## Task brief
In the listing below, locate the line containing "What distance stands"; reproduce that line and all lines that follow it, unchanged.

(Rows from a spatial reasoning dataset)
+--

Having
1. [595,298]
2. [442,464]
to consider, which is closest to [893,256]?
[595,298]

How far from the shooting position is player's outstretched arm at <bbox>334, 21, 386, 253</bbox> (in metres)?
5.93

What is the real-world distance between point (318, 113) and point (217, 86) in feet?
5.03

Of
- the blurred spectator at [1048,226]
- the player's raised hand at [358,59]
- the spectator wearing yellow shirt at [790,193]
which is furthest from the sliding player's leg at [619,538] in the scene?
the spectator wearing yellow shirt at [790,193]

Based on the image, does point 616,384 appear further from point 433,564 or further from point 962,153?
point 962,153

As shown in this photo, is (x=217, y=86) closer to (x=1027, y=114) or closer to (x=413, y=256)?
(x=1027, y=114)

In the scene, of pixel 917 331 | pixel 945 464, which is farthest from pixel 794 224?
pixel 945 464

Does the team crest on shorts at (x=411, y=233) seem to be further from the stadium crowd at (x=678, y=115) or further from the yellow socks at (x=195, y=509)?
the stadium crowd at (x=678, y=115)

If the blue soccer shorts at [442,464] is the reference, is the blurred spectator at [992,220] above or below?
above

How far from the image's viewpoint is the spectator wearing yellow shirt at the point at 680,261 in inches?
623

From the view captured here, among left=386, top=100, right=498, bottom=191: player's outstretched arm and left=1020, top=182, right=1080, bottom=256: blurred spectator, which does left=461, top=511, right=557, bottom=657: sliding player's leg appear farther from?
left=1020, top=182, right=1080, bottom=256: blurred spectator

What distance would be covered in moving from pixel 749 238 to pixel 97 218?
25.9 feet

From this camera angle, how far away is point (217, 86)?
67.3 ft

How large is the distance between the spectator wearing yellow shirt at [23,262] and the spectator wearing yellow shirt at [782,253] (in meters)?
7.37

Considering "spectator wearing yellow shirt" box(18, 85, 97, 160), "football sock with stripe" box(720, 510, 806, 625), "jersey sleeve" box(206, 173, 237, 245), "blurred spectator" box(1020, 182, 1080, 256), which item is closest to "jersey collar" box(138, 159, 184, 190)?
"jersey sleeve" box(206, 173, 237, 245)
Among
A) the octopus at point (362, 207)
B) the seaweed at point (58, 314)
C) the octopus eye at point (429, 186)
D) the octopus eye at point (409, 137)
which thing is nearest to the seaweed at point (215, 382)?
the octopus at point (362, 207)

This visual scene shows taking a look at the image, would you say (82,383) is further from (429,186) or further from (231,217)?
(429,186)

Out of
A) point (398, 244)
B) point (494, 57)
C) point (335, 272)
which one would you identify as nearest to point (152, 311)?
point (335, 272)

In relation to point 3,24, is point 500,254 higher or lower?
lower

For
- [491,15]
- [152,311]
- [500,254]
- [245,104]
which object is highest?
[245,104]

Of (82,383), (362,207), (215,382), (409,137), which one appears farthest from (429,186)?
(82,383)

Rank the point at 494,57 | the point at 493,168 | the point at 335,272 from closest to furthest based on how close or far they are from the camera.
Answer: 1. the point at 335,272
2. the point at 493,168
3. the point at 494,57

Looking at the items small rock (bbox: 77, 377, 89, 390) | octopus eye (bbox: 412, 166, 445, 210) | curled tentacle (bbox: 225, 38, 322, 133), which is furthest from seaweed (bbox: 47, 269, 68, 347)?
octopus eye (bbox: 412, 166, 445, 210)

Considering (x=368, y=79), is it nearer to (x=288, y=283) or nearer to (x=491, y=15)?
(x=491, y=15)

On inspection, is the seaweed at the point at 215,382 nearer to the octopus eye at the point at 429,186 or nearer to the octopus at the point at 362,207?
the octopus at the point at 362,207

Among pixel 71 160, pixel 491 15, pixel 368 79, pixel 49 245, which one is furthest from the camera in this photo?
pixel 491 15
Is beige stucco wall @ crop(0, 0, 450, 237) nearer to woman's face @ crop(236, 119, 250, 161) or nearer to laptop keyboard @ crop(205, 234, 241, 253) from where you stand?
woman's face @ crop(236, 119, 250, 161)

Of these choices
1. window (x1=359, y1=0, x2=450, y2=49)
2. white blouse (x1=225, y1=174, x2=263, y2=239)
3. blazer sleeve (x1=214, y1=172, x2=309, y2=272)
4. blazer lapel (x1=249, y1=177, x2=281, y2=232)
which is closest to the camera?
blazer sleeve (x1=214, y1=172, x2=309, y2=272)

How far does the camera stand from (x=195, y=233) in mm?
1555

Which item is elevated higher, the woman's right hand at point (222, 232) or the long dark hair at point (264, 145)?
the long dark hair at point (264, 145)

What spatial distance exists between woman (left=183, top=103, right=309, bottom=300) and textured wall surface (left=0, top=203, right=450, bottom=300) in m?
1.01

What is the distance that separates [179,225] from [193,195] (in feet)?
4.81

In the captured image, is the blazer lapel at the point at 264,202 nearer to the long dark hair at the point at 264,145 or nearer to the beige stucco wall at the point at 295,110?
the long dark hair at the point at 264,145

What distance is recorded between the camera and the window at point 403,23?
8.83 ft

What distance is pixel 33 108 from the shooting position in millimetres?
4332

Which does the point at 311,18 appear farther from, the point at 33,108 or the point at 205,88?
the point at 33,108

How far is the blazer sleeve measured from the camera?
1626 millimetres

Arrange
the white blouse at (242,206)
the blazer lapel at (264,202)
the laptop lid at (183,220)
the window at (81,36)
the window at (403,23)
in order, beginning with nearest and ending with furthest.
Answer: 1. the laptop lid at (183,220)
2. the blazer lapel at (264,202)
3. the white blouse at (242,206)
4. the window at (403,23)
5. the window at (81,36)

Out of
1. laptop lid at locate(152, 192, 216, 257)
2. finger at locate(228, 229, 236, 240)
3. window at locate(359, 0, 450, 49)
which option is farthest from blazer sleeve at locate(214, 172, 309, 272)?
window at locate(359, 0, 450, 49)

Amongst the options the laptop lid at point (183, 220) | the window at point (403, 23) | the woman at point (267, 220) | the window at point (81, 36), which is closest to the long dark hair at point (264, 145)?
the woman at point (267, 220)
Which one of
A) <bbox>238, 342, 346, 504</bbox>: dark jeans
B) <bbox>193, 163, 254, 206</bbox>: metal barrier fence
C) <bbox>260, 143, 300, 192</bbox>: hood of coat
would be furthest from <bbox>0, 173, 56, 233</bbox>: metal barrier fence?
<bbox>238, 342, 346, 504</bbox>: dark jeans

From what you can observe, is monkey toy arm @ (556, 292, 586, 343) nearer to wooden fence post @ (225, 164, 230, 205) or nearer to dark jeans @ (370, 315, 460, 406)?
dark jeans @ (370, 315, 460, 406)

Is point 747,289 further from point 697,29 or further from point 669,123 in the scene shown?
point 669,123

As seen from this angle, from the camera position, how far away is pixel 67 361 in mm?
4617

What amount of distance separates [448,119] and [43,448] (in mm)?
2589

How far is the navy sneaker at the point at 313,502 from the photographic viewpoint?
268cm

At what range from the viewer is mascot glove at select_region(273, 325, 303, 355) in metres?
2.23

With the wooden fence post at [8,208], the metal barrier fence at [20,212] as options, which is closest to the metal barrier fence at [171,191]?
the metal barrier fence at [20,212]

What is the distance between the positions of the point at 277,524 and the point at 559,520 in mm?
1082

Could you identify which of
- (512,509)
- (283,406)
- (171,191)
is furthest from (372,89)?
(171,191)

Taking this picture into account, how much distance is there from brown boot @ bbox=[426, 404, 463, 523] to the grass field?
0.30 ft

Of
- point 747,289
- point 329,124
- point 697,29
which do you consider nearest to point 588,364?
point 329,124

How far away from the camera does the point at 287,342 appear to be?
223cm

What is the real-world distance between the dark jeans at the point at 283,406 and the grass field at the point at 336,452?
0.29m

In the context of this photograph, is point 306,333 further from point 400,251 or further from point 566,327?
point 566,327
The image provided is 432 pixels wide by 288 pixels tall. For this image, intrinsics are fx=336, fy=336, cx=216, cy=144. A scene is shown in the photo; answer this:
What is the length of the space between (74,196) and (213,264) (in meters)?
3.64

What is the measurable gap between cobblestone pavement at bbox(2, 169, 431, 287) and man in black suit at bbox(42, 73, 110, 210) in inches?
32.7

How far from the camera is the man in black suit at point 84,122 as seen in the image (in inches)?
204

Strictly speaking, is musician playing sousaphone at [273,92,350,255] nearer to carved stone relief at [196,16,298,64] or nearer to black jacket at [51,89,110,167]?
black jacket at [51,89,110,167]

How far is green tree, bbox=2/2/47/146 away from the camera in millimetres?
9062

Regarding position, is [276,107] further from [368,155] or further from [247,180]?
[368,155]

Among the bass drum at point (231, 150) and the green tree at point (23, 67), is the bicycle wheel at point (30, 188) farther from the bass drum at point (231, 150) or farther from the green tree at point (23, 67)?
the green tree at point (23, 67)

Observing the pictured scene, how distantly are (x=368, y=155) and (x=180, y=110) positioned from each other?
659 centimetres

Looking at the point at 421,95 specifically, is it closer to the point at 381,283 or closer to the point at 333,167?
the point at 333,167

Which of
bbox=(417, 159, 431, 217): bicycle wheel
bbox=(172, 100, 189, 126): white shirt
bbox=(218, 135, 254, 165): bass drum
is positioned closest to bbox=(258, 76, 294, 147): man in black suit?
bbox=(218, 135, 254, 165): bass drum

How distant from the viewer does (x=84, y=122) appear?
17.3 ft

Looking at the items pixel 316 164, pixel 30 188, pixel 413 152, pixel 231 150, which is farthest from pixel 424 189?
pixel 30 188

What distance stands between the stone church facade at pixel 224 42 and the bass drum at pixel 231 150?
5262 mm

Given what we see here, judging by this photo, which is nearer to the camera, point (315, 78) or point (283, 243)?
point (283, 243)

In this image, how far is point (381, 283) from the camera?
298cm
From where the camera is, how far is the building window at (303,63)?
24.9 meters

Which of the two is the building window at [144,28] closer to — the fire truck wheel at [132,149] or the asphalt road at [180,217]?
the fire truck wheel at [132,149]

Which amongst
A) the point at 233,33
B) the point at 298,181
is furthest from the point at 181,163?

+--

## Finished exercise
What distance stands between the stone church facade at pixel 224 42 and the bass drum at pixel 231 150?
5262 mm

Given what we see here, judging by this photo, which is nearer to the camera, point (315, 78) or point (283, 243)?
point (283, 243)

In this image, how far is point (381, 283) from the camera?
298cm
From where the camera is, how far is the building window at (303,63)?
24.9 meters

Which of the two is the building window at [144,28] closer to — the fire truck wheel at [132,149] or the asphalt road at [180,217]?
the fire truck wheel at [132,149]

Which amongst
A) the point at 233,33
B) the point at 298,181
is furthest from the point at 181,163?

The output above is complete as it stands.